# Can you name this fish?



## marv1234 (Nov 10, 2014)

Caught it yesterday and can't figure it out.


----------



## RoryGoggin (Jan 6, 2005)

Fred


----------



## rwh (Dec 10, 2012)

Pigfish


----------



## IPNURWATER (Aug 20, 2013)

Porgy-pigfish.
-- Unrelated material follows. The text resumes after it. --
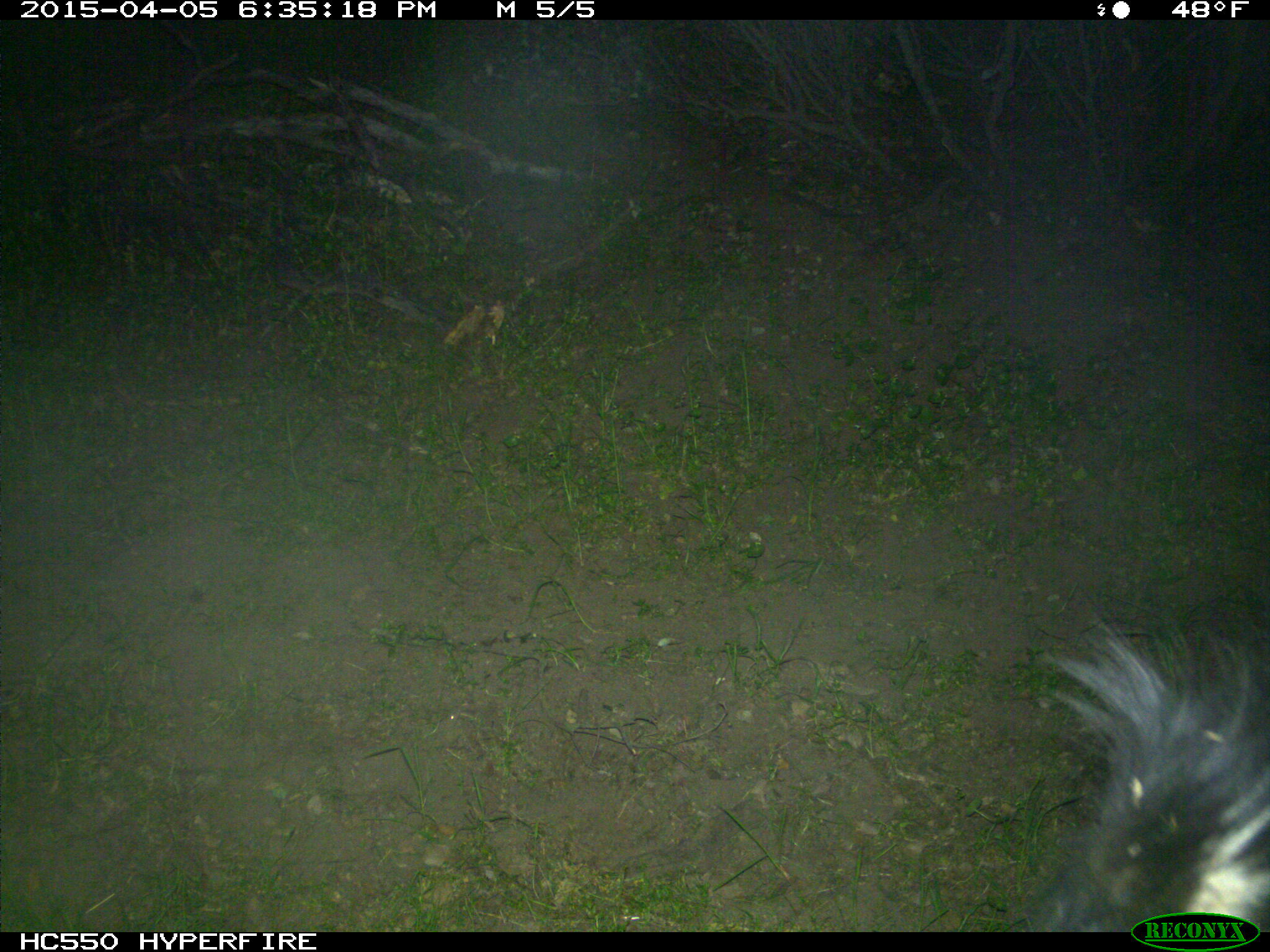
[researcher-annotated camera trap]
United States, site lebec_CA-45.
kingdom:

They grunt at you .silver with black Stripes about the size of spots .. That one looks pretty decent size .


----------



## bigjim5589 (Jul 23, 2005)

> Fred


I was going to name it Ralph, but Fred works too! 

Yep, Pigfish!


----------



## RoryGoggin (Jan 6, 2005)

Oh, you wanted the fish IDENTIFIED! Sorry!

Scup (Porgy)
Regulation 4 VAC 20-910-10 et seq.

Minimum Size Limit: 8 IN.

Possession Limit: 30 per person

State Record: 5 lbs 5 oz, 1978, Charles B. Haines, Sr.


----------



## eaglesfanguy (May 1, 2003)

We call em Pinfish here, best bait for grouper.


----------



## Fish'n Phil (Nov 11, 2002)

Not a pig fish or pin fish...looks like a porgy like Rory said.


----------



## flukeassassn (Apr 27, 2007)

It's a porgy. Grew up catching them up north. Can reach 5 lbs but way smaller here in the south. Haven't seen one here over 6 inches.


----------



## Wolfbass (Nov 18, 2000)

No doubt. Pinfish. Would be easier to recognize it the dorsal was extended


----------



## RjTheMetalhead (Dec 3, 2011)

Has to be a Porgy or Scup.

Lacks the pinfish spot and is too colorful to be a pin.
Not colorful enough to be a pigfish.


----------



## SmoothLures (Feb 13, 2008)

Not a pinfish. There is no black dot. It's a scup porgy.


----------



## raika11182 (Jul 4, 2015)

I was gonna' say I recognized these guys from further north. When I was a kid my father would take me fishing in Rhode Island, and I used to catch these guys off the pier on sandworms all the time.


----------



## [email protected] (Jan 28, 2003)

Lagodon Rhomboides .<)))>{:fishing:


----------



## Benji (Nov 19, 2014)

[email protected] said:


> Lagodon Rhomboides .<)))>{:fishing:


Is that it's christian name? Because earlier he was introduced as Fred.


----------



## lipyanker (May 31, 2006)

I'd call it it "Dinner " because they are some great tasting fish.just had a fish fry for the 4th and fried 20 of them


----------



## wannabeangler (Feb 7, 2009)

RoryGoggin said:


> Fred


That's to darn funny...lmao


----------



## Kenmefish (Apr 21, 2000)

Looks more like Ethel to me


----------



## marv1234 (Nov 10, 2014)

Ethel bleh more like Betsy too me. opcorn:


----------



## Dr. Bubba (Nov 9, 1999)

scup


----------



## catman32 (Apr 20, 2005)

Porgy


----------